The state economic review 2019 has stated that “despite the proactive measures of the (forest) department in mitigating the problems of human-animal conflicts, it continues unresolved… extreme damages are caused by wild elephants and wild boars. Various measures that were adopted include digging elephant-proof trenches, creating elephant-proof walls, constructing solar-powered electric fences… In spite of these preventive measures, it is alarming to note that the number of incidents of human-animal conflict is increasing year by year. In 2018-19, as many as 7,890 incidents were reported, whereas it was 7,229 in 2017-18.’’
A senior forest department officer said, “Many plantations near forests have become land of fodder for wild elephants. New-generation farmers do not stay in estates or farm lands in remote villages and areas adjacent to forests. Loss-making estates and farm lands are unattended. The absence of regular human presence has made such lands a perfect haven for elephants. There would be enough fodder and items such as jackfruits in such lands. In the past, farmers used to take up the job of wildlife protection by preventing the entry of animals into farms. Now, that job has come to forest officials only.”
Read | Death of an elephant
Forest department data shows that between 2015 and 2020, 416 wild elephants died in Kerala, with 24 deaths attributed to “unnatural causes” — hunting, electrocution, being hit by vehicles and by explosives. During the same period, 514 people were killed in attacks by wild animals, including elephants. In 2019 alone, 15 people were killed in elephant attacks. There have been 246 cases related to wildlife crime in Kerala in 2019.
Two weeks back, the state-run Aralam Farming Corporation in Kannur district was forced to close down 600 acres of an estate block due to elephant menace. As many as 21 wild elephants trooped into the estate from a nearby wildlife sanctuary, stayed in the human habitat for several days, and killed a tribal worker and damaged vast tracts of vegetation. Over the past one year, the estate, which is spread over 4,000 acres, had suffered a loss of Rs 4 crore due to elephant raids, according to official sources.
The forest department official said the fragmentation of forests in the state has also led to elephants straying into farmlands. “Due to mining and other human interventions, elephant habitats have been disturbed. We have to ensure fodder in forests. Also, elephant corridors have to be protected. Eco-tourism projects have ended up as waste-generating ventures in forests,” he said.
However, while the threat of elephants is mainly felt in areas close to forest regions, the presence of wild boars has emerged as a threat to food security in villages and semi-urban areas. In many places, farmers are struggling to protect tubular crops and other food products, forcing them to trap the animals, scare them away using crackers, poison them or even gunning them down.
The forest department official said, “The population of wild boars has increased manifold even in non-forest areas. Jackals used to be the predator of wild boar cubs. Now, the jackal population has gone down… The use of pesticides, mainly in paddy fields and banana plantations, has turned fatal for jackals, which perished in large numbers after consuming crabs which died of exposure to lethal pesticides in such farms. Farmers have to be blamed for creating such a situation.”

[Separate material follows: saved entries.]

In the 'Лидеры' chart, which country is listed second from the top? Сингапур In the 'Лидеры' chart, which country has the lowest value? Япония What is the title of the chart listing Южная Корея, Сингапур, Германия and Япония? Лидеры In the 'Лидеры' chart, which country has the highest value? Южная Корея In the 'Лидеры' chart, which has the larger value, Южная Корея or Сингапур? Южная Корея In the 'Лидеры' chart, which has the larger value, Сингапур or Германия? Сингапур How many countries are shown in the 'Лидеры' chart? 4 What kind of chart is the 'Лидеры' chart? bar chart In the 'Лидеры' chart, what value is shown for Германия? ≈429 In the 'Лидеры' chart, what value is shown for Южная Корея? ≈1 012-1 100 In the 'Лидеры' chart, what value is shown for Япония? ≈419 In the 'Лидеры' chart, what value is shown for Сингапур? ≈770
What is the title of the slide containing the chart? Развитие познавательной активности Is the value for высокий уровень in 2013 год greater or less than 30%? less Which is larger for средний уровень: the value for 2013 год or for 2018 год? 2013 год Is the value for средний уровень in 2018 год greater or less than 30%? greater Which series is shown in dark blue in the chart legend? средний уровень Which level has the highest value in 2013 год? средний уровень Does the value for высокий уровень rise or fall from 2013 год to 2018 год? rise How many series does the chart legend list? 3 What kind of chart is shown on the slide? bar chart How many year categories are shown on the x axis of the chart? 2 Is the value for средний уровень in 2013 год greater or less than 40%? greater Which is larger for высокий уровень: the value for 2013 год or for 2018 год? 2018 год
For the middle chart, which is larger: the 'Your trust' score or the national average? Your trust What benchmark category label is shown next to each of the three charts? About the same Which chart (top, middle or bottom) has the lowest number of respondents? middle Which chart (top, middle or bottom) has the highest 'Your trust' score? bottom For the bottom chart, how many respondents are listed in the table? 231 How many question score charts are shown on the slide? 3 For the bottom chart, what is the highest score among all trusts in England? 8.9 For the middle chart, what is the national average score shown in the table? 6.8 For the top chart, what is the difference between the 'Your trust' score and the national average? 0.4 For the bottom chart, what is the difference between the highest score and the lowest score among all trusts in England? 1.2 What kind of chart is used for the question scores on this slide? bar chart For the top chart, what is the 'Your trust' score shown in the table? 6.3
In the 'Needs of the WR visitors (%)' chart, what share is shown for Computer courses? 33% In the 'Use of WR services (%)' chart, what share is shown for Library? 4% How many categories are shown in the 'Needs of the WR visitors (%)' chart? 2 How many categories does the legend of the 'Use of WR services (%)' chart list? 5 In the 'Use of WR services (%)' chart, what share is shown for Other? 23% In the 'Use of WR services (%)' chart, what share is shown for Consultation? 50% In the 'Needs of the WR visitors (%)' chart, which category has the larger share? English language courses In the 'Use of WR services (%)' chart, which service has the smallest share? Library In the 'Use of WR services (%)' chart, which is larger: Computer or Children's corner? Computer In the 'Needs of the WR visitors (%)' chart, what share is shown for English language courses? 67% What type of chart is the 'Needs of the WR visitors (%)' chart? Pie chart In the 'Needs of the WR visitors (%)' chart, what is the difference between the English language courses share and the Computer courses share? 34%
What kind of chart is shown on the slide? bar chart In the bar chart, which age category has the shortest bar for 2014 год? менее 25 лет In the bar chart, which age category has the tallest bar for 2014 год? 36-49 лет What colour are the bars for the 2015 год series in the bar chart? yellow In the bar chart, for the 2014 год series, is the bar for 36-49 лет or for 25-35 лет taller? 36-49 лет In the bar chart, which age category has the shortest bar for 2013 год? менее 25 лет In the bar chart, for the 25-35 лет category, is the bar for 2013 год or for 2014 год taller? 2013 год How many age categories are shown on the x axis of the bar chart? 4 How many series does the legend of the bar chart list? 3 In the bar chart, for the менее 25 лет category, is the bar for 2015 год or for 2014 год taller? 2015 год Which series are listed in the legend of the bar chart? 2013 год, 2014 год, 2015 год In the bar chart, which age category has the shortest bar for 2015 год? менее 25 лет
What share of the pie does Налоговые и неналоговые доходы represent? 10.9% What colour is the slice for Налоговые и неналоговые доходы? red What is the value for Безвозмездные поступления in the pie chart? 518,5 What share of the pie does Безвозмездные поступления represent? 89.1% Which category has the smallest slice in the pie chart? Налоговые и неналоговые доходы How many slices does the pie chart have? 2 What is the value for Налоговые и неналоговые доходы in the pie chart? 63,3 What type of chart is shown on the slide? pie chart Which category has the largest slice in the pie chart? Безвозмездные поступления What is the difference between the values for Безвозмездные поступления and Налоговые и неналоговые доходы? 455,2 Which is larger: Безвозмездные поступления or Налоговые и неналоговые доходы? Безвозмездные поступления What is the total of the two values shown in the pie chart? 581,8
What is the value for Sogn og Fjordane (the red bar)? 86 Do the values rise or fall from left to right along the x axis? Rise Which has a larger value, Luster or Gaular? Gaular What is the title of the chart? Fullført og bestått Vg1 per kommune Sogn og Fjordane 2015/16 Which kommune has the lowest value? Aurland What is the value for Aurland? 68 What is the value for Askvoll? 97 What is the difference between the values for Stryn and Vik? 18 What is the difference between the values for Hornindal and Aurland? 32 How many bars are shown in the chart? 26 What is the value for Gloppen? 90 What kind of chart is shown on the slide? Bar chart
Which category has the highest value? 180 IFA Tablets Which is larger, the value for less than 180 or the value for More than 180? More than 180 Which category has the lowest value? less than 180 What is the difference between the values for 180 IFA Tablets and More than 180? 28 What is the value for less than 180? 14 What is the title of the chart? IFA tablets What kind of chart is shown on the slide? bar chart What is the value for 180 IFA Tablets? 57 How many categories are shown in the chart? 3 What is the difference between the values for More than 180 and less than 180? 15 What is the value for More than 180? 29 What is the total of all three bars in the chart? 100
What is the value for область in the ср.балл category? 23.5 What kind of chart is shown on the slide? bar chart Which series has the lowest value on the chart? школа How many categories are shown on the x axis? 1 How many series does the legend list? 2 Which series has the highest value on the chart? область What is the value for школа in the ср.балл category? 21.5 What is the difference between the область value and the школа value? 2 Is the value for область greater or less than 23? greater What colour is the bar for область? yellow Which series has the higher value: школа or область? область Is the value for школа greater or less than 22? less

The previous Congress government in the state, bowing to pressure from farmers, passed an order that stated that wild boars — barring feeding and pregnant ones — which stray into farms could be culled by forest officials in the presence of local vigilante committees. However, this order could not be implemented due to its complexities, including the issue of identifying pregnant wild boars. Also, only uniformed persons were allowed to gun down the animal.
Last month, the current CPI(M)-led government modified the order to the effect that any person with a licenced gun could shoot down wild boar which posed a threat to cultivation. With this move, any person with a licensed gun — but without no criminal background — can kill wild boar. However, there are very few licensed guns in Kerala.
Kerala Farmers Federation general secretary Joshy Joseph said, “Farmers do not go to forest to provoke the animals… Wild boars have to be controlled for the survival of farmers. The raid of elephants shows that the animals do not have fodder and water in their habitat. The government has to take steps to ensure availability of fodder for elephants in forests. No farmer can suffer the loss of crops at the time of harvest, especially after having nursed them for years. Many people who blame farmers over the man-animal conflict do not know the pain of cultivation.”